The British Yearbook of International Law is an essential work of reference for academics and practicing lawyers. Through a mixture of articles and extended book reviews it provides indispensable analysis on important developments in modern international law. In addition, through its coverage of decisions in UK courts and official government statements, it offers unique insight into the development of state practice in the United Kingdom.
The British Yearbook of International Law can be accessed from the on the Library Home Page. It is available to all Students and staff on and off campus using your GUID.
The British Yearbook of International Law is a leading collection of important works in the field. It features major articles, book reviews, UK materials, and surveys of decisions of British courts involving questions of international law. It also surveys decisions of the Court of Justice of the European Communities, and those of the European Convention on Human Rights.
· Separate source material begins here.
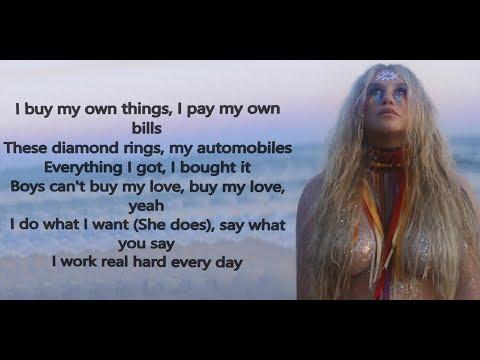 Kesha - Woman (Lyric Video) ft. The Dap Kings Horns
Contributors to this volume include: Hugh Thirlway (on 'The Law and Procedure of the ICJ 1960-1989 [Part 2]'); Christopher Staker (on 'Diplomatic Protection of Private Business Companies: Determining Corporate Personality for International Law Purposes'); Campbell McLachlan (on 'Splitting the Proper Law in Private International Law'); I. G. Loucaides (on 'Personality and Privacy under the ECHR'); and surveys by P. B. Carter, J. G. Merrills, Richard Plender, and Geoffrey Marston.
The Library has had electronic access to the British Yearbook of International Law for many years however 1975-1995 content was not included in our collection. Thanks to a recent Library purchase this gap no longer exists and we now have electronic access to the complete collection from Volume 1, 1920 onwards.